In honor of Mother’s Day, I wanted to highlight a recent analysis by Insure.com on the value of the work that a mom does throughout the year. According to their Mother’s Day Index, all the stuff that a typical mom takes care of adds up to $61, 436/year.
Given the source of this info, it’s perhaps not surprising that they then translate this into life insurance needs. In most cases, it’s a no brainer that the breadwinner(s) need to be insured, but what about stay-at-home parents? While it’s perhaps not as obvious that a stay-at-home parent needs life insurance, you have to think about paying someone to handle their duties if something were to happen to them.
The first step in figuring out how much life insurance you need is to figure out what you want the policy to do for you. If, for example, you need it to cover certain expenses for a set period of time, you’ll need to tally up those expenses, multiply by the timeframe, and adjust for reasonable price increases.

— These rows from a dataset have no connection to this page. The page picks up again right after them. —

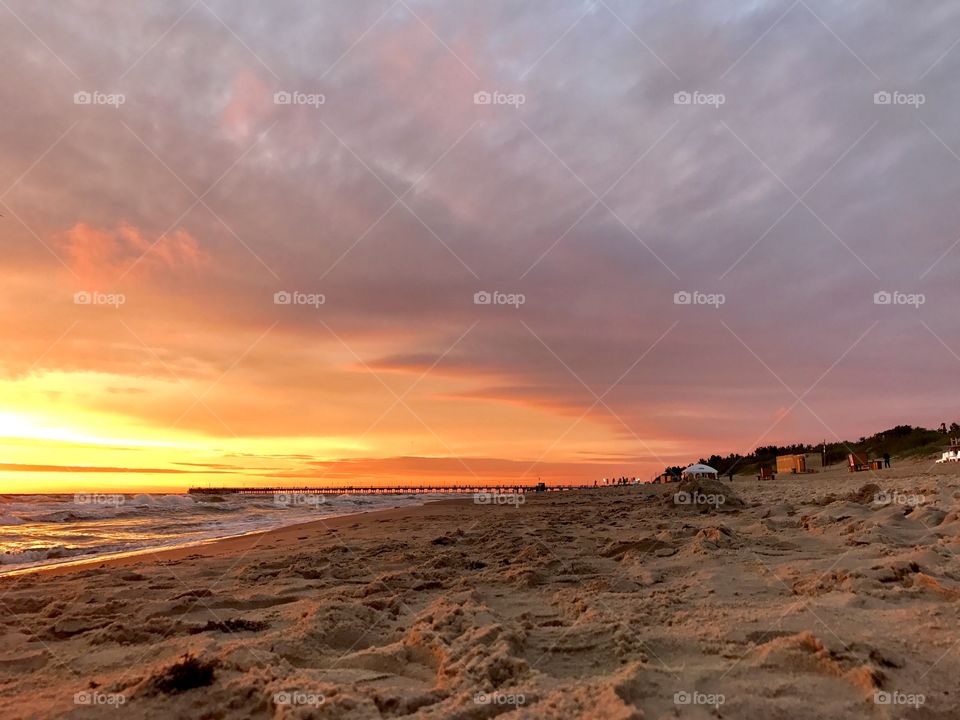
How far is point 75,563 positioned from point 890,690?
13721 millimetres

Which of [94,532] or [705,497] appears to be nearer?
[705,497]

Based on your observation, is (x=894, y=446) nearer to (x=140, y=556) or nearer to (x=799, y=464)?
(x=799, y=464)

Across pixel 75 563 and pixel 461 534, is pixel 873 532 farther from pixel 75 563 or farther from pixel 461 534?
pixel 75 563

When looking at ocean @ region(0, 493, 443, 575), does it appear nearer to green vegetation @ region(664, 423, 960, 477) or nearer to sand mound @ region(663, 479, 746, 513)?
sand mound @ region(663, 479, 746, 513)

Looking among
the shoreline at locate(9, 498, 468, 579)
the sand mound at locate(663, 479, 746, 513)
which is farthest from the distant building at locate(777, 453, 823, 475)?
the shoreline at locate(9, 498, 468, 579)

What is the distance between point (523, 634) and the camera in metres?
4.84

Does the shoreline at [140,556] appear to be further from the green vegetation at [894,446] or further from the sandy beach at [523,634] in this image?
the green vegetation at [894,446]

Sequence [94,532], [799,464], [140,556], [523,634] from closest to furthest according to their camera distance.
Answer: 1. [523,634]
2. [140,556]
3. [94,532]
4. [799,464]

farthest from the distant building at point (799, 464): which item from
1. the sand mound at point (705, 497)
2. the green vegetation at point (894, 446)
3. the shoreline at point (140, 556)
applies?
the shoreline at point (140, 556)

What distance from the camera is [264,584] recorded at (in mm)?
7953

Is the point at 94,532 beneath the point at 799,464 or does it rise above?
beneath

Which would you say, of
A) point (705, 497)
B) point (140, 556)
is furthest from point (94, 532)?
point (705, 497)

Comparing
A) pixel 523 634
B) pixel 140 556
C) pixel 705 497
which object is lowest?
pixel 140 556

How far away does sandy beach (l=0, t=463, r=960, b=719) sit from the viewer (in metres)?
3.68
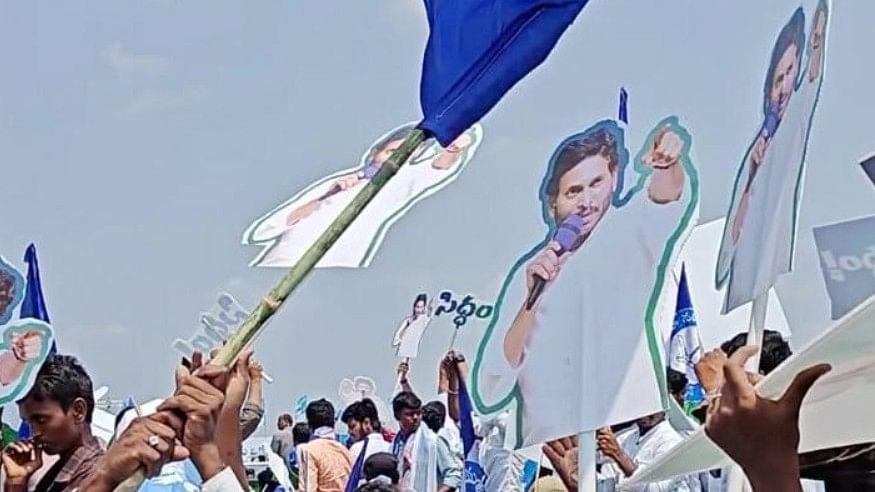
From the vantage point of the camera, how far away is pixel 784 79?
10.5ft

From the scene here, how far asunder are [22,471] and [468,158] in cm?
156

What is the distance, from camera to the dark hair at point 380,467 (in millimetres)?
6895

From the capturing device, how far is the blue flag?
275cm

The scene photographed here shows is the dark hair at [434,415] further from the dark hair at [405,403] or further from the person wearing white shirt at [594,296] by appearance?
the person wearing white shirt at [594,296]

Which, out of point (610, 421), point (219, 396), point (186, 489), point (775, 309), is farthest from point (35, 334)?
point (775, 309)

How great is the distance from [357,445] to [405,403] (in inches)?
20.7

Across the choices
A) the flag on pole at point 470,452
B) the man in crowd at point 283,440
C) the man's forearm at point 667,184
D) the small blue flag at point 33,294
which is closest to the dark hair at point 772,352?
the man's forearm at point 667,184

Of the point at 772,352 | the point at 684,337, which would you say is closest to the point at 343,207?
the point at 772,352

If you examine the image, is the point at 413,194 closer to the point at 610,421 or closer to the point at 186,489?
the point at 610,421

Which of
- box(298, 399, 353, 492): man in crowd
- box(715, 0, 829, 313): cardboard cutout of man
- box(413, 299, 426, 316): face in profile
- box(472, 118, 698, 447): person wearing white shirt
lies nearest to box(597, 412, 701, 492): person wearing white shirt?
box(472, 118, 698, 447): person wearing white shirt

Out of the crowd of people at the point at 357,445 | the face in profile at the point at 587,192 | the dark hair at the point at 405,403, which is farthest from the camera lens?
the dark hair at the point at 405,403

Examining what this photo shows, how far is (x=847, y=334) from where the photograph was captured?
6.22 ft

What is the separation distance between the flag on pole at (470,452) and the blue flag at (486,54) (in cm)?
431

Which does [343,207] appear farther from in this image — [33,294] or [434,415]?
[434,415]
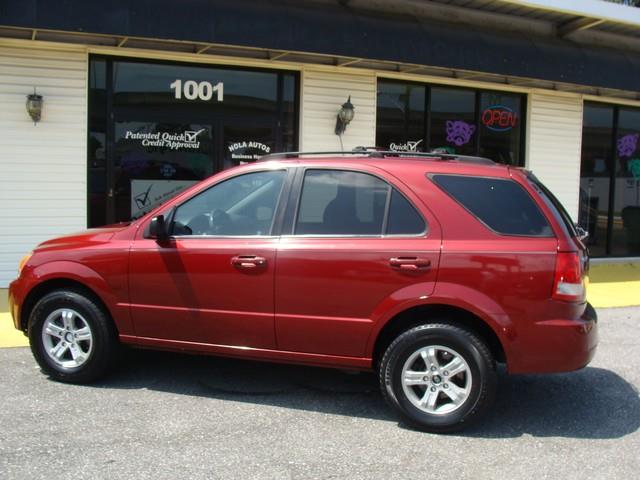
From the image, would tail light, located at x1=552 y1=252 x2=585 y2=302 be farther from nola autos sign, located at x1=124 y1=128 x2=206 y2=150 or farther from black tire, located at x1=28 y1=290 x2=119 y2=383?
nola autos sign, located at x1=124 y1=128 x2=206 y2=150

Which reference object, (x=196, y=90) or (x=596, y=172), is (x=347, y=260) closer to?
(x=196, y=90)

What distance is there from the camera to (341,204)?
14.6ft

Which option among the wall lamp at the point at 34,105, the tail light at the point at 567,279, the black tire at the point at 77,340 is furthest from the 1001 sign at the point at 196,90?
the tail light at the point at 567,279

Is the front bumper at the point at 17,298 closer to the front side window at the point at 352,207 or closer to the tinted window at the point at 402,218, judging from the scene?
the front side window at the point at 352,207

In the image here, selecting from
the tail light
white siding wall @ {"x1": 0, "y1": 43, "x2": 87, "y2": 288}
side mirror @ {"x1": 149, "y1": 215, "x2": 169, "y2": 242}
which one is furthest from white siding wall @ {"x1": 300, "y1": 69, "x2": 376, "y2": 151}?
the tail light

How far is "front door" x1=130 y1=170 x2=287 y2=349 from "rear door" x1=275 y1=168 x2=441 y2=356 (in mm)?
153

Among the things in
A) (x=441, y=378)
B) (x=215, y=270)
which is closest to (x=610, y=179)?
(x=441, y=378)

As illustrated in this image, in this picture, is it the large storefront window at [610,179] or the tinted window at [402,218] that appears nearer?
the tinted window at [402,218]

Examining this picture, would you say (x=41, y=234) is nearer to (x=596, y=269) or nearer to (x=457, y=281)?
(x=457, y=281)

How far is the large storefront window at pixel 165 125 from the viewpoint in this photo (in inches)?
336

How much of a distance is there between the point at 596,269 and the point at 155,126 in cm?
793

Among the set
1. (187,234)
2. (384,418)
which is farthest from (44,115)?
(384,418)

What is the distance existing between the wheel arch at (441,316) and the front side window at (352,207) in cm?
53

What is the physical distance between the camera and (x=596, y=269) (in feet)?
36.5
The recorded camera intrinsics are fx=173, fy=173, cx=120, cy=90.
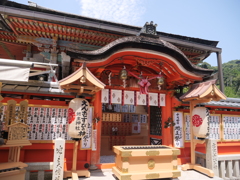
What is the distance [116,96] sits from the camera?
8188 mm

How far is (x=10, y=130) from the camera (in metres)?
5.66

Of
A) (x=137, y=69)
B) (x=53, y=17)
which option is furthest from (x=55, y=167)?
(x=53, y=17)

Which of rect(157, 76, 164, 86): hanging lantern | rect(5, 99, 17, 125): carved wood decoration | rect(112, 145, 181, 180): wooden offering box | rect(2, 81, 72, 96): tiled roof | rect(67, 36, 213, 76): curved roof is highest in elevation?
rect(67, 36, 213, 76): curved roof

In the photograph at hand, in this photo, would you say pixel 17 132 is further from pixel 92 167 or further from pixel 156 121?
pixel 156 121

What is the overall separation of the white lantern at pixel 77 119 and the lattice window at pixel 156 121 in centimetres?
456

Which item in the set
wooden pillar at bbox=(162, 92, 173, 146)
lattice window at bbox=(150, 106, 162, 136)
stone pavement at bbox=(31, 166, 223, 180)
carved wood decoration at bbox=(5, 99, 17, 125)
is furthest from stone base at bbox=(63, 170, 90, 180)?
lattice window at bbox=(150, 106, 162, 136)

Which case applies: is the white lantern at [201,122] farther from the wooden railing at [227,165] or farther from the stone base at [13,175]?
the stone base at [13,175]

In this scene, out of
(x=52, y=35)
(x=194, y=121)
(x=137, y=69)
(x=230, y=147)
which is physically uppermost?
(x=52, y=35)

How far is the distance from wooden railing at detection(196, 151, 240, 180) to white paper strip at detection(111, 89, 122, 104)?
469cm

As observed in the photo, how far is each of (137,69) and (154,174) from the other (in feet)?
15.8

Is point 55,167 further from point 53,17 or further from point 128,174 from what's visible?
point 53,17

When it comes to the primary breadwinner, a common rule of thumb is 10x annual earnings, though you’ll obviously want to fine tune that for your specific situation. But what about stay at home parents? It’s not unreasonable to value their “earnings” at whatever it would cost to pay someone to fill in for them.
And that brings us back to the Mother’s Day Index, which was based on data from the Bureau of Labor Statistics. If you’re curious, the Index included the following 14 major jobs:
- Cooking
- Driving
- Tutoring
- Childcare
- Nursing
- Cleaning up
- Party planning
- Summer activity planning
- Haircuts
- Shopping
- Managing the family finances
- Yard work
- Home maintenance
- Private investigator (to figure out what the kids are up to)
Obviously, a number of these aren’t the sole responsibility of Mom, but they also broke a number of them down into part-time hours before arriving at their grant total ($61, 436/year).
What do you think? Is this a reasonable estimate of the value of the efforts of a typical stay-at-home parent? Too low? Too high? Let us know in the comments.
It will cause nearly 58 hours of child care and household duties are worth $67,436. Your Mom and you will know exactly what her momentary value is ? Mom is priceless..!!!
Daycare alone for a baby is $11948 in my city for the cheapest, bonded, one I could find. If you count that in, I would sure think $61438 might be reasonable.
One of the things that has been highlighted recently to me is how much stay at home parents can save the couple in child care costs and doggie day care costs. This could be to the tune of about $1000 per month!
“That’s a cost of $21,900 provided by mom’s breasts alone!”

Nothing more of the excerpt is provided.